* DATA FOR THE TASK *
Segment Open

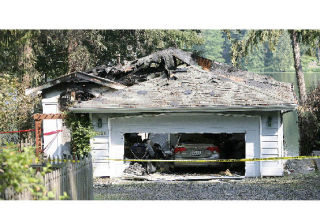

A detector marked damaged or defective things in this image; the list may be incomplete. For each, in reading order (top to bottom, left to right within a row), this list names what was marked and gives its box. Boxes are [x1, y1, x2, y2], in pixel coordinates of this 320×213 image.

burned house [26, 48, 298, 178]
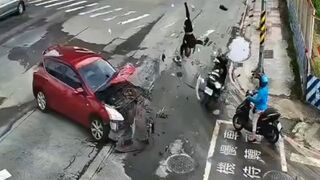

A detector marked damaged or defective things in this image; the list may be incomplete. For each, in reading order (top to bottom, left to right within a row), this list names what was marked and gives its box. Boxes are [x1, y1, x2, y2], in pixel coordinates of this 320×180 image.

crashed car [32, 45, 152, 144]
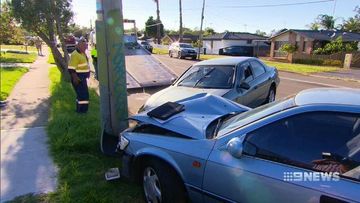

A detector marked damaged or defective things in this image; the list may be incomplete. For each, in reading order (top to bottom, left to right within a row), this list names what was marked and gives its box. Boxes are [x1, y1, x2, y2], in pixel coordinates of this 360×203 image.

Segment Closed

* TASK ITEM *
With the pictures removed, copy the data above word for word.

* TASK OUTPUT *
A detector marked damaged or defective things in this image; the list may be incomplete. For each, in reading order (top to bottom, left to right within a row), this list names what was marked and gives its box. Boxes are [x1, y1, x2, y2], in pixel coordinates of this 320×213 image.

burned house [26, 48, 298, 178]

A detector marked damaged or defective things in this image; the list may be incomplete. For each, in reading order (top to bottom, left to right within a row), this list names what was marked and gives its box. Boxes are [x1, y1, x2, y2], in pixel coordinates of this 320×180 image.

crashed car [32, 45, 152, 144]

A detector marked damaged or defective things in this image; the list may be incomplete. For each, in reading order (top to bottom, left to right within a row), this list names what was marked and gives its box. Boxes are [x1, y1, x2, y2], in pixel coordinates of this 360×203 image.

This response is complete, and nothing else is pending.